Collision Objects 



Collision objects are external meshes which are not modified by Lucid simulation but do interact with objects that are inside the simulation. For example, a ground onto which a ball falls, or an animated character mesh which wears a cloth simulated by Lucid are collision objects. Other examples may include walls, terrain, and animated moving parts which are independent of Lucid.

There are two types of collision objects in Lucid: static and animated.
  • Static collision objects do not move over time, they are always still. These can be, for example, a floor, earth, a building, or a wall.
  • Animated collision objects can move over time due to key-frame animation in 3dsmax. For example, these can be an animated character, or a door opening.

The global sandbox 

To preserve the stability of simulation every scene has a default global "sandbox" volume. If any of the simulated particles try to venture beyond its limits they will be stopped by this volume. The default size of this object is 10,000 scene units.

- _Entries provided_
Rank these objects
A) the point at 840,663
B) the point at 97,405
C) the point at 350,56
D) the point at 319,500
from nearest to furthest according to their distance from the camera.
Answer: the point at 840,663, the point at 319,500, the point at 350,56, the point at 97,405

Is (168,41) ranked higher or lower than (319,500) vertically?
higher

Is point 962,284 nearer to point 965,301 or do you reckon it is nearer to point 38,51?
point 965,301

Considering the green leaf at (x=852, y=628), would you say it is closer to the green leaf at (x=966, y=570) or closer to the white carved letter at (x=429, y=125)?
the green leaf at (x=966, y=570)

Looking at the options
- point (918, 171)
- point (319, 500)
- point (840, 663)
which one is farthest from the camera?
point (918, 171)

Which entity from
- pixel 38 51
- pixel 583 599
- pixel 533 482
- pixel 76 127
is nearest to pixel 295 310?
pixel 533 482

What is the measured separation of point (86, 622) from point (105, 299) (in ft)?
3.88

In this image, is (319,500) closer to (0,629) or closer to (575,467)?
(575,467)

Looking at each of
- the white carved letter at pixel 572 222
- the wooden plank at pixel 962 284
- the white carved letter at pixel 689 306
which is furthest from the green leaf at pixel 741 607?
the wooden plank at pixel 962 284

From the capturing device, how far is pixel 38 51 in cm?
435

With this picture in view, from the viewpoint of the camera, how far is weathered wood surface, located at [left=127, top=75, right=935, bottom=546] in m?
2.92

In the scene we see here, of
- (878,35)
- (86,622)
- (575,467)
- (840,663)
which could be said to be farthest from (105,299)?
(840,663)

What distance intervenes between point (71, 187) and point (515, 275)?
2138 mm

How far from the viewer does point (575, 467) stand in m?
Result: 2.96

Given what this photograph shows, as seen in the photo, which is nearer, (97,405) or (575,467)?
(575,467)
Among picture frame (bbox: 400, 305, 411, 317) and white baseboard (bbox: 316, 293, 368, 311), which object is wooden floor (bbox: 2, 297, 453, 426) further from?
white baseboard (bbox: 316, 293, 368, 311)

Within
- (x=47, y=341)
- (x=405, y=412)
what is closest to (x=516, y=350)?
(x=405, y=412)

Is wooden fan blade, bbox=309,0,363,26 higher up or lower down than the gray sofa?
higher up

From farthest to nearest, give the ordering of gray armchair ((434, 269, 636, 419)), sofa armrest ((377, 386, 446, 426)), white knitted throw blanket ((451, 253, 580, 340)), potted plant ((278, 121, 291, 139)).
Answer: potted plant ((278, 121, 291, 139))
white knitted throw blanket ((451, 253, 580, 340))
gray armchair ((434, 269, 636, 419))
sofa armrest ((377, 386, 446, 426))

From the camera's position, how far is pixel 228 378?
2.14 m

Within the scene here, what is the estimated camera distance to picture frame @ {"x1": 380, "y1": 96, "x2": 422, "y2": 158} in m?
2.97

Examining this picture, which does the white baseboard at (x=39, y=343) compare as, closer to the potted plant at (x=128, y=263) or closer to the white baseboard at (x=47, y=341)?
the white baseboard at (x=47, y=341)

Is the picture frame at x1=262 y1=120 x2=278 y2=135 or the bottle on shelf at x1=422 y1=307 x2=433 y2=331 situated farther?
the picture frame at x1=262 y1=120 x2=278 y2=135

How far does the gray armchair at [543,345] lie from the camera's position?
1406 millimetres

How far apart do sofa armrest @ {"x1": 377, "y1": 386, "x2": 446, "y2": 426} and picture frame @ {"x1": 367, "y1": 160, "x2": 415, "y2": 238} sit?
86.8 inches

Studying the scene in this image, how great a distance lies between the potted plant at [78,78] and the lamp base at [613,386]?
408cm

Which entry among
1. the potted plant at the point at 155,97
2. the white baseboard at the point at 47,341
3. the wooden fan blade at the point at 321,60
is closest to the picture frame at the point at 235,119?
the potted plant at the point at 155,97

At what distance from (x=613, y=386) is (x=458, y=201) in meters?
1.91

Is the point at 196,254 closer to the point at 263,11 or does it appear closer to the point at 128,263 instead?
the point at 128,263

- _Written task_
Copy out the entire passage on collision objects from above, word for word.

- _Final result_
Collision Objects 



Collision objects are external meshes which are not modified by Lucid simulation but do interact with objects that are inside the simulation. For example, a ground onto which a ball falls, or an animated character mesh which wears a cloth simulated by Lucid are collision objects. Other examples may include walls, terrain, and animated moving parts which are independent of Lucid.

There are two types of collision objects in Lucid: static and animated.
  • Static collision objects do not move over time, they are always still. These can be, for example, a floor, earth, a building, or a wall.
  • Animated collision objects can move over time due to key-frame animation in 3dsmax. For example, these can be an animated character, or a door opening.

The global sandbox 

To preserve the stability of simulation every scene has a default global "sandbox" volume. If any of the simulated particles try to venture beyond its limits they will be stopped by this volume. The default size of this object is 10,000 scene units.